The Metaphysics of Managerialism

Recent developments in artificial intelligence, political and social changes around the pandemic, and the new more fragile international atmosphere, together with the emergence of challenges in finance, in trade, and in the relative power of global operators, all point to new developments and demands in the way management is done.  Some of these developments contain strange contradictions: many of them highlight changes, even weaknesses in the ability of political and social institutions to cope.  Older questions, like justice, the role of social identities, mobility between social groups and geographical migration have all been raised.  The philosophical aspect of this investigation can be seen in the emergence of the discourses around “world history”, “the end of metaphysics”, and how to understand technology, that bring together four thinkers in particular – Hegel, Nietzsche, Marx and Heidegger, and those who draw on some or all of them.

One of the most significant and important of the domains of modern life has come to be the managerial itself, and yet it is one of the newest.  Managerialism’s other name, historically, has been technique, even technics, both older words for the matter of how “technology” is put to work.  Technique has wider reach than “technology”, since technique encompasses not only the apparatus of technological means, but also the presumption of organisational practice and harmony it brings with it: technics suggests this technique as a domain of study in itself.  Technique, and the practice of governance that follows in its wake as Technocracy, in every case proffers and promises harmony, in the name of heightened effectiveness and productivity, and yet its real meaning and its highest possibilities of application and development have most often been revealed in the crucible of war.
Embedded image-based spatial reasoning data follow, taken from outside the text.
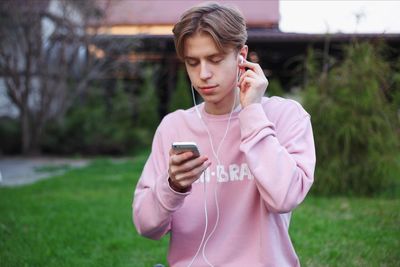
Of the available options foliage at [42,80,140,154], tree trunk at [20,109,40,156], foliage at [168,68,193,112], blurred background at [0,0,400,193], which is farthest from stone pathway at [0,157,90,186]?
foliage at [168,68,193,112]

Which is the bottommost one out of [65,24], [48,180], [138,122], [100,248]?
[138,122]

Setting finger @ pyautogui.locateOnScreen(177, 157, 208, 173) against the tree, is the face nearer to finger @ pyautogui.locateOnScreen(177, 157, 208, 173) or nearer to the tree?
finger @ pyautogui.locateOnScreen(177, 157, 208, 173)

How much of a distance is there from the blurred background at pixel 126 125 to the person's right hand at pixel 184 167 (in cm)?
105

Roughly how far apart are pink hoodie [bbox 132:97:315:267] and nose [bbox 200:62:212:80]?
0.18 metres

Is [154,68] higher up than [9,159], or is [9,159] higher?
[154,68]

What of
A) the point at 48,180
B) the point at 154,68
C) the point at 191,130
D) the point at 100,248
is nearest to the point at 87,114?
the point at 154,68

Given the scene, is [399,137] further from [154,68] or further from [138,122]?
[154,68]

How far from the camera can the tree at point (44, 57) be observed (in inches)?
425

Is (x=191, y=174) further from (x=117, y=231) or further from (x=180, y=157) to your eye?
(x=117, y=231)

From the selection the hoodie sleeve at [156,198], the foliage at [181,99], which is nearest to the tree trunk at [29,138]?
the foliage at [181,99]

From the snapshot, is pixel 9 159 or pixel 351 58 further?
pixel 9 159

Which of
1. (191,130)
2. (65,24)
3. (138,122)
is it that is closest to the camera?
(191,130)

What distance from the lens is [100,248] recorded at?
406cm

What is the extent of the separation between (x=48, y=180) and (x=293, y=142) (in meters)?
6.65
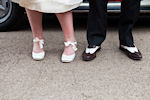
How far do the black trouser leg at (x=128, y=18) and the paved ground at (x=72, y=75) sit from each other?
15 centimetres

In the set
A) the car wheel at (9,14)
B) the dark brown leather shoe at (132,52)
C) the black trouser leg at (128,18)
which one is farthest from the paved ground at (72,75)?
the car wheel at (9,14)

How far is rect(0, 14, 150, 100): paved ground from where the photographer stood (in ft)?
6.12

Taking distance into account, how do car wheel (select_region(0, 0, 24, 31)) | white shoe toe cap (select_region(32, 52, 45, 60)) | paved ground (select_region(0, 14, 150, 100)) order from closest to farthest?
1. paved ground (select_region(0, 14, 150, 100))
2. white shoe toe cap (select_region(32, 52, 45, 60))
3. car wheel (select_region(0, 0, 24, 31))

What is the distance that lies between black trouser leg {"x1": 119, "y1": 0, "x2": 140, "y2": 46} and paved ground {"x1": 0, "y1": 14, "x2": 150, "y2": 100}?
6.1 inches

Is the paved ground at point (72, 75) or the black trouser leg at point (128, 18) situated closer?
the paved ground at point (72, 75)

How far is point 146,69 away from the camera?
2242mm

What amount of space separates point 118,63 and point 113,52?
27 cm

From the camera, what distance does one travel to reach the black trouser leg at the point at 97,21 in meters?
2.35

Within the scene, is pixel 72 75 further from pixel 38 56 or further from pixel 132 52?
pixel 132 52

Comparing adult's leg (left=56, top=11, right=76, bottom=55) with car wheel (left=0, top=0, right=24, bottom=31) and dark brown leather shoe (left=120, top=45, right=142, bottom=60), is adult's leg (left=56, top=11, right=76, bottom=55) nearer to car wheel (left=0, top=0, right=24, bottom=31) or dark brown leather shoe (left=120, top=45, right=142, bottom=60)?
dark brown leather shoe (left=120, top=45, right=142, bottom=60)

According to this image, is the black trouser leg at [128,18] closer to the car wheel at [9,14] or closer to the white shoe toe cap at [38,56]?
the white shoe toe cap at [38,56]

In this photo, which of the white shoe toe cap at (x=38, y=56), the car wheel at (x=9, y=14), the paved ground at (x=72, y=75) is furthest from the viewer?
the car wheel at (x=9, y=14)

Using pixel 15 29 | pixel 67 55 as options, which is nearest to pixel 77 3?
pixel 67 55

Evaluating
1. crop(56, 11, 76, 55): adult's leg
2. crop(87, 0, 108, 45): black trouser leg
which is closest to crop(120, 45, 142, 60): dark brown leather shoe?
crop(87, 0, 108, 45): black trouser leg
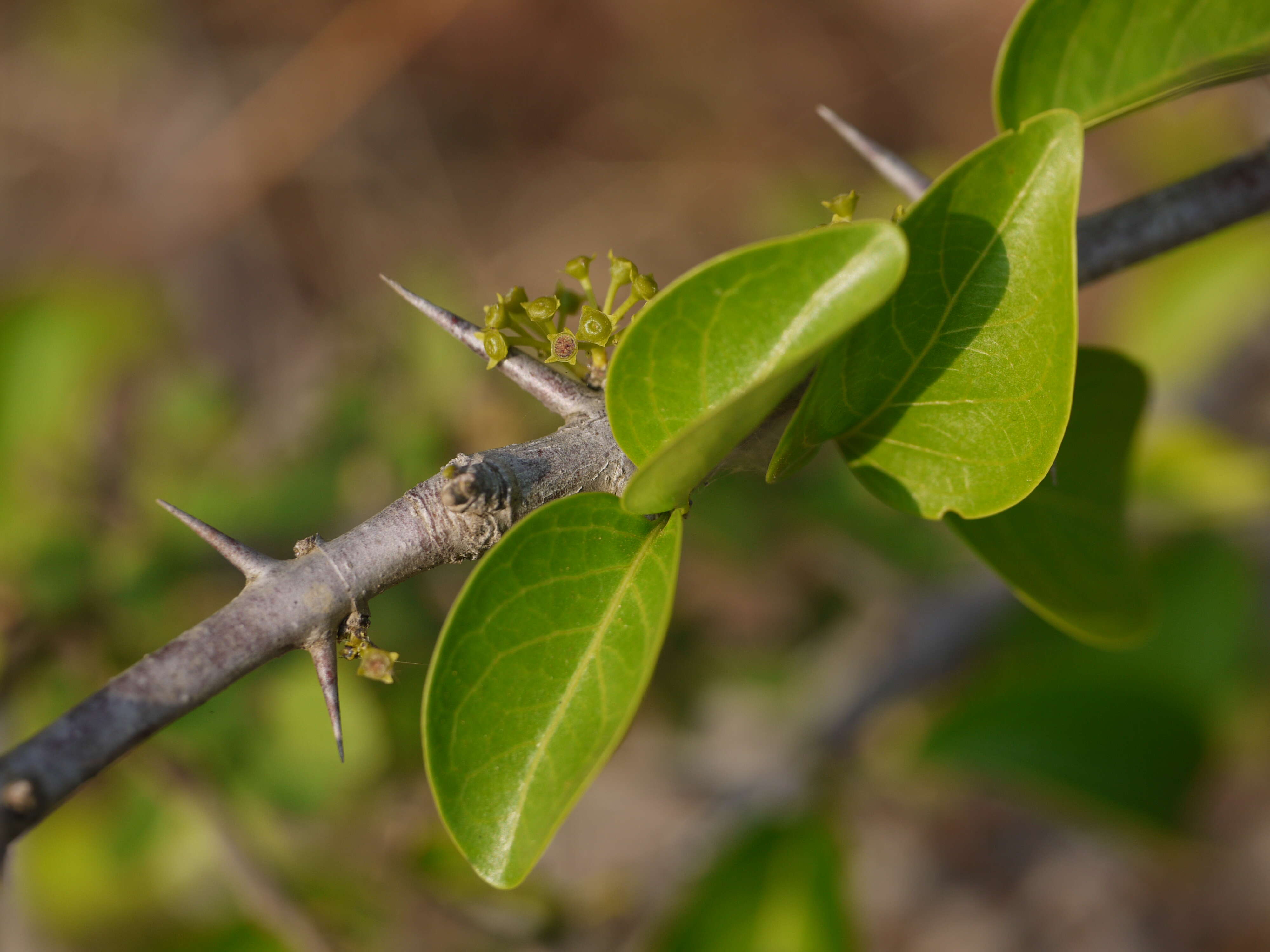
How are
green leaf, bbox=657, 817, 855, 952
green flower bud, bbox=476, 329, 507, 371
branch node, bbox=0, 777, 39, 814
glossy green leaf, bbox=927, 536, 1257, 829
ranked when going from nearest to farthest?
1. branch node, bbox=0, 777, 39, 814
2. green flower bud, bbox=476, 329, 507, 371
3. green leaf, bbox=657, 817, 855, 952
4. glossy green leaf, bbox=927, 536, 1257, 829

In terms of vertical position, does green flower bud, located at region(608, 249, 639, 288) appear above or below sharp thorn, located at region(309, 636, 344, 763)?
above

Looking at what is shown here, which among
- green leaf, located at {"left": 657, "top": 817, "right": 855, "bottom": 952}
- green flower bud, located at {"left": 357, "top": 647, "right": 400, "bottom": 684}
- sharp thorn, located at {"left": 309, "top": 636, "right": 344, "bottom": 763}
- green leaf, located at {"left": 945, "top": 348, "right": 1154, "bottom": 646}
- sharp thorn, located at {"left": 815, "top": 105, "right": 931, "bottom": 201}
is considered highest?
sharp thorn, located at {"left": 815, "top": 105, "right": 931, "bottom": 201}

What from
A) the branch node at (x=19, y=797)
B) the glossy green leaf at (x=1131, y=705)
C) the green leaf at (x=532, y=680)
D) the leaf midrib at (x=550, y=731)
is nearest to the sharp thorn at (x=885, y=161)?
the green leaf at (x=532, y=680)

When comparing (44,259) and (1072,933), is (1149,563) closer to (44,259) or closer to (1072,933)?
(1072,933)

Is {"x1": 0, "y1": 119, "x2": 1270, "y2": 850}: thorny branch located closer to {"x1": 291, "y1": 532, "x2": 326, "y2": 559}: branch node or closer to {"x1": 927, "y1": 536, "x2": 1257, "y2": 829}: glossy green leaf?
{"x1": 291, "y1": 532, "x2": 326, "y2": 559}: branch node

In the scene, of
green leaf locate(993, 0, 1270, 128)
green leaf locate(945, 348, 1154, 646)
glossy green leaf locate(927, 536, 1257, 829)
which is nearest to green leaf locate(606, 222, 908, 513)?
green leaf locate(945, 348, 1154, 646)

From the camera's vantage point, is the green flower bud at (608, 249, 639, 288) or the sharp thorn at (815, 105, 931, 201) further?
the sharp thorn at (815, 105, 931, 201)
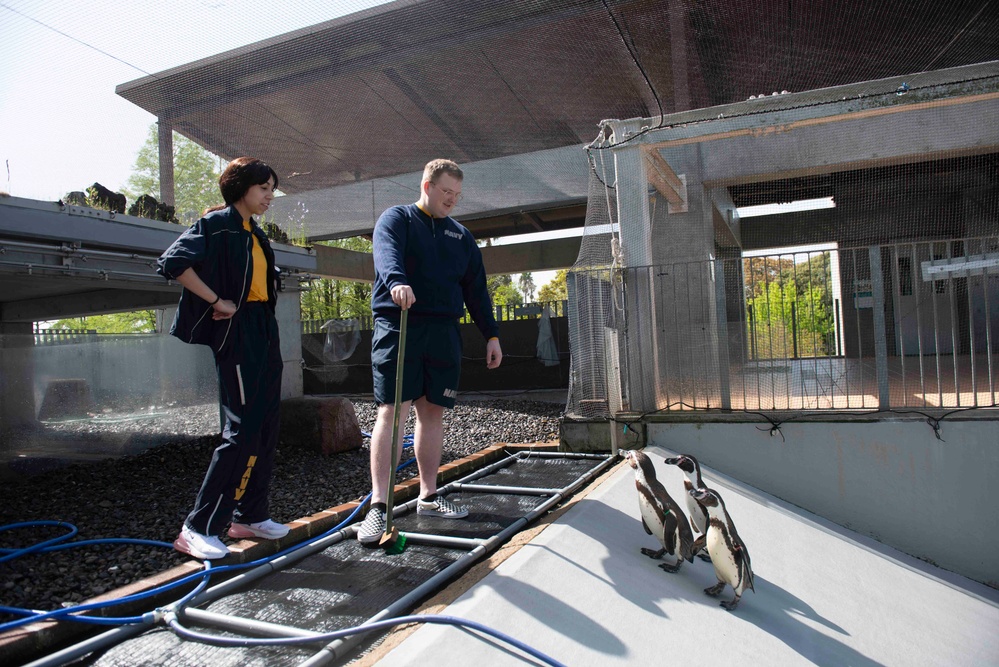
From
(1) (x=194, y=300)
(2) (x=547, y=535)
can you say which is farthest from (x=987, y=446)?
(1) (x=194, y=300)

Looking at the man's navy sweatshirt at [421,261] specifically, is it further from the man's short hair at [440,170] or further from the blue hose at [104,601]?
the blue hose at [104,601]

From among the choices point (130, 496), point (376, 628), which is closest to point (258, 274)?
point (376, 628)

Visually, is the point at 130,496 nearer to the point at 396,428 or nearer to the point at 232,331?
the point at 232,331

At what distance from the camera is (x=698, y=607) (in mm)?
2182

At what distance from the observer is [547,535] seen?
2.47m

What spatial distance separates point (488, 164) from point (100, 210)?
5161 mm

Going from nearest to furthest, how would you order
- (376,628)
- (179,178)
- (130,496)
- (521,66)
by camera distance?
(376,628) → (130,496) → (179,178) → (521,66)

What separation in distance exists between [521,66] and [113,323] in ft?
14.5

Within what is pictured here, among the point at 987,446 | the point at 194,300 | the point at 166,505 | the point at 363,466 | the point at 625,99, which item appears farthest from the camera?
the point at 625,99

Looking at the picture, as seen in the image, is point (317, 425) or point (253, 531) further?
point (317, 425)

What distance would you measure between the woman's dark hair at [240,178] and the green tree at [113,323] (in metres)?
2.70

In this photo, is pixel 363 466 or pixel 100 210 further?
pixel 363 466

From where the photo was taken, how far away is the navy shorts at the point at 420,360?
2.64 m

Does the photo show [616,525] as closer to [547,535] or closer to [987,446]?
[547,535]
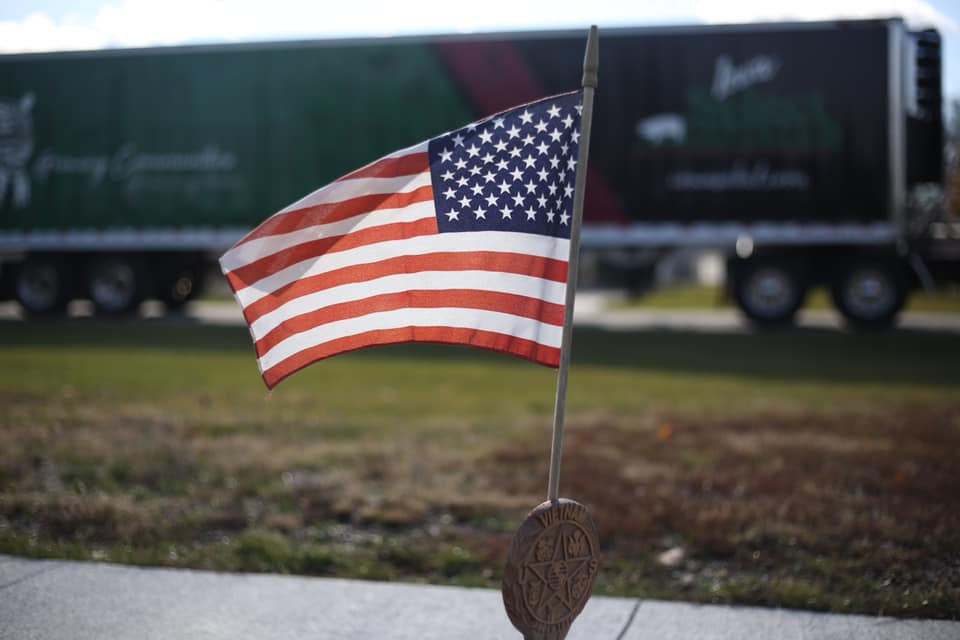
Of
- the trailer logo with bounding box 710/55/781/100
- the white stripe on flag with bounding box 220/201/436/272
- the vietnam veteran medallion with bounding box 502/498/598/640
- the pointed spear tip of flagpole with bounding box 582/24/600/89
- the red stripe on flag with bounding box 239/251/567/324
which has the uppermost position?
the trailer logo with bounding box 710/55/781/100

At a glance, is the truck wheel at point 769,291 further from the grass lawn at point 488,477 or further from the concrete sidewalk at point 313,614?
the concrete sidewalk at point 313,614

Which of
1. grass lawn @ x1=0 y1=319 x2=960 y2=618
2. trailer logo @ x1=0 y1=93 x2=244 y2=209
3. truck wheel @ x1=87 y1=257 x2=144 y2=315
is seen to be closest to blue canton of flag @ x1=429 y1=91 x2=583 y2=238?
grass lawn @ x1=0 y1=319 x2=960 y2=618

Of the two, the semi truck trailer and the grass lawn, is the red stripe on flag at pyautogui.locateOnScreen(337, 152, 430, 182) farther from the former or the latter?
the semi truck trailer

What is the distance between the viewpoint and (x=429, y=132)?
16453 millimetres

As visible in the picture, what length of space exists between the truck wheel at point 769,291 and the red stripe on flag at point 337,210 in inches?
533

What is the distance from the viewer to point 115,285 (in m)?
18.0

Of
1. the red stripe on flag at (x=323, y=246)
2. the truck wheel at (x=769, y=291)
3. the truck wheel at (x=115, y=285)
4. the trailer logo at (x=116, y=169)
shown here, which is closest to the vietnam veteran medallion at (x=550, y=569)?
the red stripe on flag at (x=323, y=246)

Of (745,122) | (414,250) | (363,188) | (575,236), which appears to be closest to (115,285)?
(745,122)

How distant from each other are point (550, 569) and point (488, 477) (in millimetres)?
2882

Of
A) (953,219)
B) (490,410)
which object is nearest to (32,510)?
(490,410)

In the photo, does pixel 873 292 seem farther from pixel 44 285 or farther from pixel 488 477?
pixel 44 285

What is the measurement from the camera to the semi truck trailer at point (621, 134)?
50.6 ft

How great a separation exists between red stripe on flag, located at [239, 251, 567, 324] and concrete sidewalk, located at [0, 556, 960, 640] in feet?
3.98

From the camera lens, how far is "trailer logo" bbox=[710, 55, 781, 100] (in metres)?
15.5
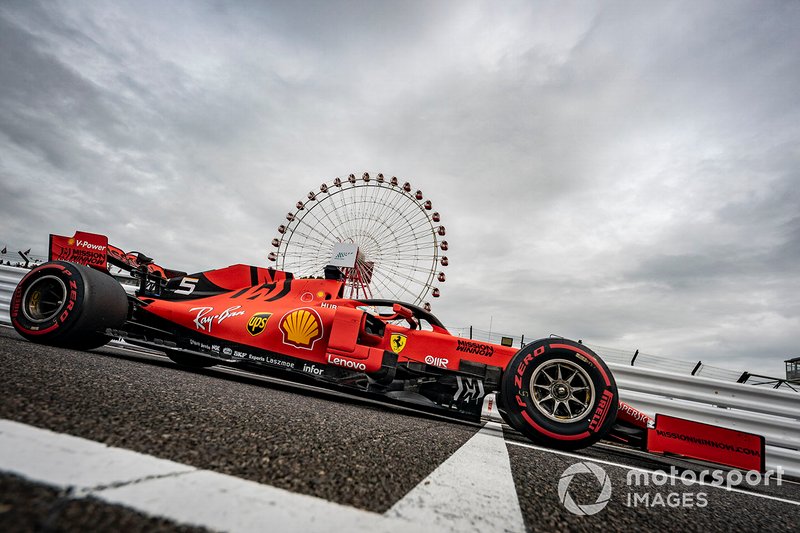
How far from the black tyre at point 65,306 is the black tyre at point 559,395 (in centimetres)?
395

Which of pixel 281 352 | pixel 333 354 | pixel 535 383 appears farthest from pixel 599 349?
pixel 281 352

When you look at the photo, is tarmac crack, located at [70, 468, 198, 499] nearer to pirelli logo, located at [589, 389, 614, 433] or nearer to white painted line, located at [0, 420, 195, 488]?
white painted line, located at [0, 420, 195, 488]

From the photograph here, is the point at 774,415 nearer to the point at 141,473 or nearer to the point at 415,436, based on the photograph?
the point at 415,436

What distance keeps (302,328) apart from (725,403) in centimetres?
475

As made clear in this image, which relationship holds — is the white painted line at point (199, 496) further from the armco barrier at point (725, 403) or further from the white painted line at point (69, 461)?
the armco barrier at point (725, 403)

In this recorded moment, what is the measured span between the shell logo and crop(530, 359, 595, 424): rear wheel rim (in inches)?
82.3

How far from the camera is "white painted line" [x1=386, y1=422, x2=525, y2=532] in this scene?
92cm

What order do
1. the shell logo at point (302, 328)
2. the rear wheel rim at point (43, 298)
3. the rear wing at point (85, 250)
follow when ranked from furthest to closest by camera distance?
the rear wing at point (85, 250), the shell logo at point (302, 328), the rear wheel rim at point (43, 298)

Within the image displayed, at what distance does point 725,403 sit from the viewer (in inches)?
169

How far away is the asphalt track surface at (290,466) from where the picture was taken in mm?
651

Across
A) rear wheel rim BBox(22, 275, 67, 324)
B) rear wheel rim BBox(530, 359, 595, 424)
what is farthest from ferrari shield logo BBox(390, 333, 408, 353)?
rear wheel rim BBox(22, 275, 67, 324)

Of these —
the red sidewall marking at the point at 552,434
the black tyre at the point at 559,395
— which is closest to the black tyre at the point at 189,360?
the black tyre at the point at 559,395

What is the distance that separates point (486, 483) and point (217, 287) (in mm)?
4121

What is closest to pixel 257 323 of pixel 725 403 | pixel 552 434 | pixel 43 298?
pixel 43 298
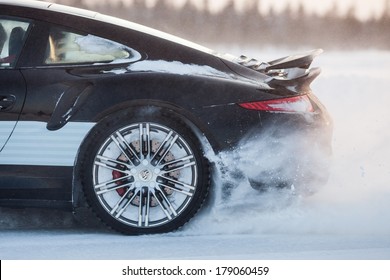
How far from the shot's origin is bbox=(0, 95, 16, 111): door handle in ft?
21.7

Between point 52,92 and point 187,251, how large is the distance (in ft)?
4.22

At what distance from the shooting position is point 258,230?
7004 millimetres

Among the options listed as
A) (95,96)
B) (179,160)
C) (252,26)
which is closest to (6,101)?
(95,96)

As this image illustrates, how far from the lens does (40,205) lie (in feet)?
22.1

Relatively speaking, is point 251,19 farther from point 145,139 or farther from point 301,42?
point 145,139

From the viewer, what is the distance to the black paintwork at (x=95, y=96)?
663 cm

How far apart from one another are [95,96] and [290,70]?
4.24 feet

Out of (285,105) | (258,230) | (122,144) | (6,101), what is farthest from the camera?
(258,230)

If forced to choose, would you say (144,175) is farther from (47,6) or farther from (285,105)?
(47,6)

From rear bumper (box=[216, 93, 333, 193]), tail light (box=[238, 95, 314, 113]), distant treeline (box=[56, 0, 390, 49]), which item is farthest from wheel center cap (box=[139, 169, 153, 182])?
distant treeline (box=[56, 0, 390, 49])

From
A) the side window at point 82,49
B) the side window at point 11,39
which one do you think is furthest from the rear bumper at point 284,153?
the side window at point 11,39

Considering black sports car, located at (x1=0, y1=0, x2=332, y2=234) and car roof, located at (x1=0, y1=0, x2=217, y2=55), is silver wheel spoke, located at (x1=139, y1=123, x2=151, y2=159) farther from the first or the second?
car roof, located at (x1=0, y1=0, x2=217, y2=55)
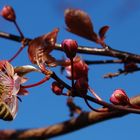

If Ernst Jünger’s The Worker demonstrated to an extraordinary level the way in which, in a technological age, everyday and ordinary life will continue to be organised with the impulse toward totality of mobilisation that manifested itself on the battlefields of the First World War, theorists like James Burnham (1941) and Nicholas Spykman (1942) correctly surmised even while the Second World War was being fought, that what presented itself both as a possibility and a necessity was a future that would manifest itself as a “management” of the planet as a whole. More recent crises – of “cold” war, pandemic, finance, climate and the occurrence of “local” wars as the contained expression of the struggle for the balance of forces in a “closed” political world, have all shown the powers and the dangers, all immense, that managerialism harbours within its folds.